KPI 7: Customer Satisfaction (CSAT)
CSAT measures the percentage of customers rating their interaction positively, typically 4-5 on a 5-point scale. While it's a lagging indicator, CSAT correlates strongly with retention, referrals, and revenue—making it essential for understanding the human impact of voice agent performance.
Definition & Calculation
Formula:
CSAT = (Positive ratings (4-5 stars) / Total survey responses) × 100
What it measures: User perception of interaction quality, encompassing accuracy, speed, helpfulness, and overall experience.
Industry Benchmarks
| Level | CSAT Range | Interpretation |
|---|---|---|
| World-class | greater than 85% | Exceptional experience |
| Good | 75-84% | Strong performance |
| Acceptable | 65-74% | Room for improvement |
| Poor | less than 65% | Significant issues |
Critical insight: The 4% of bad calls drove close to 40% of complaints and early hangups. Outlier detection matters more than averages.
Alert Thresholds & Failure Modes
| Severity | Threshold | Duration | Action |
|---|---|---|---|
| Warning | less than 70% | 2 weeks | Analyze low-CSAT call patterns |
| Critical | less than 65% | 1 week | Immediate experience review |
Common failure modes:
- Latency frustration — Slow responses create poor experience
- Repetition fatigue — Users forced to repeat themselves
- Misunderstanding impact — Intent errors visible to users
- Tone/empathy gaps — Responses feel robotic or dismissive
Leading indicators: Track sentiment trajectory within calls.
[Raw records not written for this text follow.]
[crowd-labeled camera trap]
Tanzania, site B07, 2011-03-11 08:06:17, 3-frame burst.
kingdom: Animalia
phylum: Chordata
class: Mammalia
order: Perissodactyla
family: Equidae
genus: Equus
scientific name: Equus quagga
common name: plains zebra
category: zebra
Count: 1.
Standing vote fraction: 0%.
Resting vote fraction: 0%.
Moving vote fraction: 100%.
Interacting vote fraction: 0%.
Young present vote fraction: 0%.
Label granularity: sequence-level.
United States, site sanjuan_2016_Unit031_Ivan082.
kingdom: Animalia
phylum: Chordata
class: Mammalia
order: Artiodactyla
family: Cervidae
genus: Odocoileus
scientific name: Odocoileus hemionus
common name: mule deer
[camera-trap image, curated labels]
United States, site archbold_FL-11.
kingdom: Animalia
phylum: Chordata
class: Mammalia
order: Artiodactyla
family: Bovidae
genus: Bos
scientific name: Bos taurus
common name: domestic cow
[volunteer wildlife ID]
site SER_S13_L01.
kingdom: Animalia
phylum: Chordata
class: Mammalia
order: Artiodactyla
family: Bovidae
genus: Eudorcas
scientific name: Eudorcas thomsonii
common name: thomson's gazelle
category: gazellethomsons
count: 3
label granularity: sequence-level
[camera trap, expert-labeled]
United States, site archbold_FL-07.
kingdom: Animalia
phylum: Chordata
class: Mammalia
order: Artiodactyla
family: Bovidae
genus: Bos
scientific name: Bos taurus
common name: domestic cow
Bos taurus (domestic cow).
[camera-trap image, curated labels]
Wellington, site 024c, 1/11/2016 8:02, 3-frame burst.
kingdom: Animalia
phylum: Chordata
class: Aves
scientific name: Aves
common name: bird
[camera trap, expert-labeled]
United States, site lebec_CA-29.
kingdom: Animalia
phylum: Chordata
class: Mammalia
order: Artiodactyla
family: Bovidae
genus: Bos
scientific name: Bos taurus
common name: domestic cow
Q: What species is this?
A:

Negative sentiment shifts mid-conversation predict low CSAT before surveys.
Remediation Strategies
-
Correlate CSAT with metrics — Link low CSAT to specific patterns: high latency, repetition, misunderstanding, incomplete resolution
-
Monitor user interruptions — Track how often users barge in or speak over the agent—a direct frustration signal
-
Analyze sentiment velocity — Rate of sentiment change indicates conversation quality degradation
How Hamming helps: Hamming's speech-level analysis detects caller frustration, sentiment shifts, emotional cues, pauses, interruptions, and tone changes—evaluating how callers said things, not just what they said.
Related: Voice Agent Analytics to Improve CSAT for optimization strategies.
KPI 8: Call Containment Rate
Containment rate measures the percentage of calls handled entirely by the AI agent without requiring transfer to a human. It's an essential indicator of automation effectiveness and directly impacts operational costs—but must be balanced against quality to avoid "containing" calls by frustrating customers into giving up.
Definition & Calculation
Formula:
Containment Rate = (Calls handled entirely by AI / Total inbound calls) × 100
What it measures: Automation effectiveness—how much human labor is being offset by the voice agent.
Industry Benchmarks
| Level | Range | Context |
|---|---|---|
| Excellent | greater than 80% | Simple, well-defined use cases |
| Good | 70-80% | Standard customer service |
| Acceptable | 60-70% | Complex queries, new deployments |
| Poor | less than 60% | Significant capability gaps |
Economic impact: McKinsey research found AI automation enables companies to reduce agent headcount by 40-50% while handling 20-30% more calls—but only with quality containment.
Alert Thresholds & Failure Modes
| Severity | Threshold | Duration | Action |
|---|---|---|---|
| Warning | less than 60% | 1 hour | Review escalation reasons |
| Critical | less than 50% | 30 min | Investigate knowledge gaps, routing issues |
Common failure modes:
- Knowledge gaps — Agent lacks information for query categories
- Complex query handling — Multi-part or ambiguous requests exceed capability
- Authentication failures — Unable to verify user identity
- User preference — Customer explicitly requests human agent
- False containment — Bot "contains" by frustrating customers into giving up
Leading indicators: Track escalation reasons by category. A spike in "user requested human" suggests capability gaps or frustration.
Remediation Strategies
-
Analyze escalation transcripts — Identify knowledge gaps and out-of-scope queries requiring agent expansion
-
Segment by query type — AI might excel at appointment confirmations but struggle with complex product inquiries
-
Balance containment with quality — High containment with low CSAT indicates false containment
How Hamming helps: Hamming tracks escalation frequency, reasons, and correlates with other metrics to distinguish quality containment from frustrated abandonment.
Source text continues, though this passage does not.